As medidas protetivas são instrumentos preventivos que visam interromper o ciclo de violência e garantir segurança imediata. Podem ser solicitadas pela própria vítima, Ministério Público ou autoridade policial, com prazo de 48 horas para análise judicial. Atualmente, 91% das medidas são concedidas, com tempo médio de resposta de 4-5 dias. Incluem medidas de afastamento (do lar, proibição de aproximação), proteção patrimonial (proteção de bens, alimentos provisórios), e segurança específica (apreensão de armas, monitoramento eletrônico). O descumprimento constitui crime com pena de 3 meses a 2 anos. As medidas funcionam integradas à rede de proteção, com encaminhamento para serviços especializados e acompanhamento do Ministério Público. Podem ser prorrogadas, revogadas ou modificadas conforme a evolução do caso.

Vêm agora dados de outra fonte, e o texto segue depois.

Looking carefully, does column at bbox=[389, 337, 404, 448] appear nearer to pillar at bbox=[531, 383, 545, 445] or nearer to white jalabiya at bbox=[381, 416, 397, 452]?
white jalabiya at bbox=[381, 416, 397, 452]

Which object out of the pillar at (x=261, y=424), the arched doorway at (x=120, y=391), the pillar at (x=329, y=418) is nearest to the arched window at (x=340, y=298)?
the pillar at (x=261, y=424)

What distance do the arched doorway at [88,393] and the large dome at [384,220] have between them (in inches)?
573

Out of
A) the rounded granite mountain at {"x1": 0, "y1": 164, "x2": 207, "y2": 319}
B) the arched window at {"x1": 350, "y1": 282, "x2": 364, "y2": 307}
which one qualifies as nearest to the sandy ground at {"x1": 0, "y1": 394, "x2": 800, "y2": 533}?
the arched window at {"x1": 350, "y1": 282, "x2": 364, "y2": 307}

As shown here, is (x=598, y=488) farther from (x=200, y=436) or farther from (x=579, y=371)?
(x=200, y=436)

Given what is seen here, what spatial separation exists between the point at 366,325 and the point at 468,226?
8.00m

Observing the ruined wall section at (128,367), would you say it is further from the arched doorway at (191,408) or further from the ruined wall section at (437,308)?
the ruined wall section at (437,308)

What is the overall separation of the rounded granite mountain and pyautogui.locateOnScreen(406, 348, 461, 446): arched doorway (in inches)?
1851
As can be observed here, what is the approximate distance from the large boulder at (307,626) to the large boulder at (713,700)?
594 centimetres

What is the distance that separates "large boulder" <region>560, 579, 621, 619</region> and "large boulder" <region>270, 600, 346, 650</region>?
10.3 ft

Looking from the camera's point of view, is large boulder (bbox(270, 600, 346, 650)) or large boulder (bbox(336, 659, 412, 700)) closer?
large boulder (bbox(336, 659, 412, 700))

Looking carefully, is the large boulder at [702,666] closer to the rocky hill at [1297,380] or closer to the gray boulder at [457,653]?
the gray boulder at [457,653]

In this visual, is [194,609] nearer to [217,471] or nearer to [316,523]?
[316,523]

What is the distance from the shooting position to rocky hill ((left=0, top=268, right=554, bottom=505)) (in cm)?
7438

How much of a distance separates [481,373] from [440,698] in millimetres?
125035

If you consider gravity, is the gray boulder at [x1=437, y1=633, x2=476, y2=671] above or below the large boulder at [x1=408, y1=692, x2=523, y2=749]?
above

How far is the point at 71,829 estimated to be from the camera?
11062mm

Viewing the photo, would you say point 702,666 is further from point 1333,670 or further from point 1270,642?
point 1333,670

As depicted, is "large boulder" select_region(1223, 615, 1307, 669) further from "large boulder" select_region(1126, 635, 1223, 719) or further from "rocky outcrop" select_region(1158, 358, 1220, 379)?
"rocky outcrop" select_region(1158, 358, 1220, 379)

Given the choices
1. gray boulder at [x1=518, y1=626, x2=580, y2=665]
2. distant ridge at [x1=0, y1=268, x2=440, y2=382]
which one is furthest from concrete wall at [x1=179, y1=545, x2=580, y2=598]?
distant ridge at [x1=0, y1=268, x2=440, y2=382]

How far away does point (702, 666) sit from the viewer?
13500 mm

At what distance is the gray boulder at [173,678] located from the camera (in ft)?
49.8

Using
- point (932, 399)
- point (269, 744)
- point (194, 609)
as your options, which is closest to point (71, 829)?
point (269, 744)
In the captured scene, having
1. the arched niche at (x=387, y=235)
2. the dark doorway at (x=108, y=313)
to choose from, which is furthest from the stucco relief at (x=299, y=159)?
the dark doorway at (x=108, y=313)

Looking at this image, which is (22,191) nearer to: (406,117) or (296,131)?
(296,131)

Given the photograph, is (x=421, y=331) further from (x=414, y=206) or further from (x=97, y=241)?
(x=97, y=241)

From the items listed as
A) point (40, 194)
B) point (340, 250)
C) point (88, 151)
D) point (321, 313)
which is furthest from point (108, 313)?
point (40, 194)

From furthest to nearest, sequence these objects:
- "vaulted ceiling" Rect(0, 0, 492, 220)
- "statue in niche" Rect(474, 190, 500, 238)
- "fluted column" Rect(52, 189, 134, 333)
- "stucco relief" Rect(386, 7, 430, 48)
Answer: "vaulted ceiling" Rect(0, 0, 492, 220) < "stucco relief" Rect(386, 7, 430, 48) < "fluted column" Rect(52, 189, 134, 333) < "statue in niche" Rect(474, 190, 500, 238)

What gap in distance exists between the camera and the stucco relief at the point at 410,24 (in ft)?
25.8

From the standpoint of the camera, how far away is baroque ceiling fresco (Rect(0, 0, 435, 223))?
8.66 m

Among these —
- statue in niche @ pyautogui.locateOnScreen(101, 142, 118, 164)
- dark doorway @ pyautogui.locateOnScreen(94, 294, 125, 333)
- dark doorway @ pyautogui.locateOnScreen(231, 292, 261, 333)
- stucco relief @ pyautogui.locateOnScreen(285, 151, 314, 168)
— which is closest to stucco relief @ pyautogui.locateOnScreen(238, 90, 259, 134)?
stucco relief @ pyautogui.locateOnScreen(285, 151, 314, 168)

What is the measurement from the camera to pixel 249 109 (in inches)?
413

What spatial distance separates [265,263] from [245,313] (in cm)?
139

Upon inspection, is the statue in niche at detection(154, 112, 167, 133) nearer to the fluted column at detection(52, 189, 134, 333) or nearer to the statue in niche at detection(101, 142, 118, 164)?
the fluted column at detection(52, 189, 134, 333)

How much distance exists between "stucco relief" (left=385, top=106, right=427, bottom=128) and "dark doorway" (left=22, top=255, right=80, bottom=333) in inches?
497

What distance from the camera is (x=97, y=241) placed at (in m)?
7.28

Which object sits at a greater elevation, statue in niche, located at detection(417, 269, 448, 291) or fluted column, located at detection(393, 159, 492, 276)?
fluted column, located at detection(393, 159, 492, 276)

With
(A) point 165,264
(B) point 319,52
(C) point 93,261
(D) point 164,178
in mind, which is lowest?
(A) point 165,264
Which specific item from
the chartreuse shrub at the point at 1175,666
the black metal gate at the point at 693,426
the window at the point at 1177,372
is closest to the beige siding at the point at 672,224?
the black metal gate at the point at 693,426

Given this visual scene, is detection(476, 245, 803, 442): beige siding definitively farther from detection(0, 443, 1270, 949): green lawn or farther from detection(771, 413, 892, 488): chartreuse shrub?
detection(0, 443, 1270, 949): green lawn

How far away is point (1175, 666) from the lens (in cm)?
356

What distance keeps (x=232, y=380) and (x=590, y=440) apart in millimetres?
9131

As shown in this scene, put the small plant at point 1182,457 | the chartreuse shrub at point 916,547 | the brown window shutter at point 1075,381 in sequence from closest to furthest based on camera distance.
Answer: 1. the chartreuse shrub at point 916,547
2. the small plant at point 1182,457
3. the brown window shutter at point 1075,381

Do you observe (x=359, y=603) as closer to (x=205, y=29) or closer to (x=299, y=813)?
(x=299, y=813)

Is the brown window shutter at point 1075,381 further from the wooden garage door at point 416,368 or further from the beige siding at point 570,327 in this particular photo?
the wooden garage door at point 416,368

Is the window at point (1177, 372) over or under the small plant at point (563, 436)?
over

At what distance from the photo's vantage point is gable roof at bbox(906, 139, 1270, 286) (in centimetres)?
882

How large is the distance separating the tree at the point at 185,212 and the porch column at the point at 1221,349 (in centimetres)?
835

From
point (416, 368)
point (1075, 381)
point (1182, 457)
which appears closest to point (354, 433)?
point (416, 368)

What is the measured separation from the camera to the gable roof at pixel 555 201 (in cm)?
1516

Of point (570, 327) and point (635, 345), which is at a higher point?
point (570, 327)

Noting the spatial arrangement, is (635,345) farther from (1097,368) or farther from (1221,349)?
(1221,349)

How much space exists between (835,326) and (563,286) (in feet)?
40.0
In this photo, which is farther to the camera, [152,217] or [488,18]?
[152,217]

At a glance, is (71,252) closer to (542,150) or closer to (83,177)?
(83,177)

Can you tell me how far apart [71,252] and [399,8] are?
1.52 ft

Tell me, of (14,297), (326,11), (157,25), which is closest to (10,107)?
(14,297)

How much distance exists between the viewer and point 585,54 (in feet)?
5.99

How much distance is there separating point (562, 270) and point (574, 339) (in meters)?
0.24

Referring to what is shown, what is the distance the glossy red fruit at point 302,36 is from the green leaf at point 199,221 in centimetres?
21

Por que é importante divulgar o canal 180 e como ele pode ajudar mulheres em situação de risco?

A divulgação do canal 180 é fundamental porque muitas mulheres desconhecem seus direitos e como acessar ajuda de forma segura. O serviço é gratuito, funciona 24h com atendentes especializados, e está disponível por telefone e WhatsApp. Combate o desconhecimento, quebra o isolamento social das vítimas e reduz a subnotificação. O canal oferece orientação jurídica sobre a Lei Maria da Penha, localiza serviços especializados (mais de 2,6 mil na rede), registra e encaminha denúncias, proporciona acolhimento emocional e orienta sobre planejamento de segurança. Em 2024, realizou mais de 750 mil atendimentos, crescimento de 21,6%. O canal representa a democratização do acesso à proteção e é elemento central na prevenção do feminicídio, permitindo intervenção precoce antes que a violência escale para consequências fatais.

Qual o papel da sociedade na prevenção e combate à violência contra a mulher?

A sociedade tem responsabilidade fundamental na criação de um ambiente seguro para todas as mulheres. Deve promover educação sobre igualdade de gênero desde cedo, apoiar vítimas com empatia e solidariedade, não se omitir diante da violência presenciada, e divulgar canais de denúncia. É essencial praticar relacionamentos baseados no respeito e igualdade, combater atitudes machistas no cotidiano, e apoiar políticas públicas que promovam igualdade de gênero. Iniciativas práticas incluem redes de apoio comunitário, eventos de conscientização e parcerias com ONGs especializadas. Cada indivíduo pode contribuir para interromper ciclos de violência e fortalecer a rede de proteção.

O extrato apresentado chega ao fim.